The more leaders demand that employees finish their learning outside projects, the fewer employees are motivated to do it. In fact, our research has told us that almost 59% of employees want their leaders to be more involved in their learning & development. When everyone knows that the leadership only cares about the projects, these modules will always be sidelined. 

Don’t Give Platitudes and Empty Statements

Young professionals consume comedy around corporate jargon almost as much as other conventional types. That isn’t surprising considering statements like “Let’s touch base about that” or “I don’t have enough bandwidth for xx” are exceedingly common. What was wrong with simple utterances like “Let us discuss that” or “I can’t do that right now”?

Understandably, much of this corporate jargon exists because corporate diplomacy requires the right thing always. However, this has spiraled into something where half the population receiving that jargon doesn’t understand it. 

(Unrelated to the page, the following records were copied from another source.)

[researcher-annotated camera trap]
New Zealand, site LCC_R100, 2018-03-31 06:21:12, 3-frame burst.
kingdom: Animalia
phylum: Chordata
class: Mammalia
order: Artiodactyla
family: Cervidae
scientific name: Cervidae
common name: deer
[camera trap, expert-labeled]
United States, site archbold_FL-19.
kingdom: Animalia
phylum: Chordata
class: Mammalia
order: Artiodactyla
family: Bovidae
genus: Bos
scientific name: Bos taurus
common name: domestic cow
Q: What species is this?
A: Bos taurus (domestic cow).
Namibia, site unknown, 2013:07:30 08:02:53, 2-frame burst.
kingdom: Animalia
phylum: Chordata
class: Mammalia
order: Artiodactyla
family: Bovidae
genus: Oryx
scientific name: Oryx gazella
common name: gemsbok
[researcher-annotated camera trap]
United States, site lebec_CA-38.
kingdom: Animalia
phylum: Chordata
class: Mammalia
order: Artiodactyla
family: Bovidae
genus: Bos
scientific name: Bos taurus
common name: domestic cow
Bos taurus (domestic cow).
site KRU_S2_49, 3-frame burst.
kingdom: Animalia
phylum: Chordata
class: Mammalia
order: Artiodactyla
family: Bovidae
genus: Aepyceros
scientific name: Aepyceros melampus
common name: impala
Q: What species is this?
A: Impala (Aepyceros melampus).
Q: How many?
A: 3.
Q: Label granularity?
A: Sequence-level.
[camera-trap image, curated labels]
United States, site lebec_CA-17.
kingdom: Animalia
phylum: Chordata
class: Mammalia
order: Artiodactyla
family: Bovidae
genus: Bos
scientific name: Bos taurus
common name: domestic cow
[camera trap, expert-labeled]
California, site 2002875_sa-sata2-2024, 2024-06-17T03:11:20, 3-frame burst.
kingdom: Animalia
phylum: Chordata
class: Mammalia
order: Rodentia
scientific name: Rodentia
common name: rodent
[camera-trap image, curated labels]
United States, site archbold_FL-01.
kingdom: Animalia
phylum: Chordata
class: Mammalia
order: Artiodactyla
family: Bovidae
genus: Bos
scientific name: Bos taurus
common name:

Now, what happens when top leadership takes that jargon, mixes it with empty statements, promises, or care, and sprinkles on some random discussion about strategies that don’t make sense for the lower levels of management? Platitudes. A platitude is an empty statement that often doesn’t mean anything but is highly verbose and long.

 

Employees are tired of platitudes now. They want statements that symbolize action. Old corporate wisdom used to dictate that leaders should always assuage and pacify employees in tough times, even if it is with words that just sound nice. Today, everybody wants action statements. They want you to give them the matter the way it is, no matter how troubling. 

As long as leaders understand that employees are intelligent humans who deserve non-empty words and the truth about situations that affect them, employees are willing to go through all the other motions that are now inherent in any corporate culture.

Conclusion

Leaders always play a crucial role in maintaining a healthy work culture. Even though they might not be able to affect everything happening at ground-level, they have much power in affecting how the macro culture shapes itself in the organization. Keeping a finger on the pulse and a tab on things is great to make employees that leaders care and that they are dedicated to maintaining a positive work culture.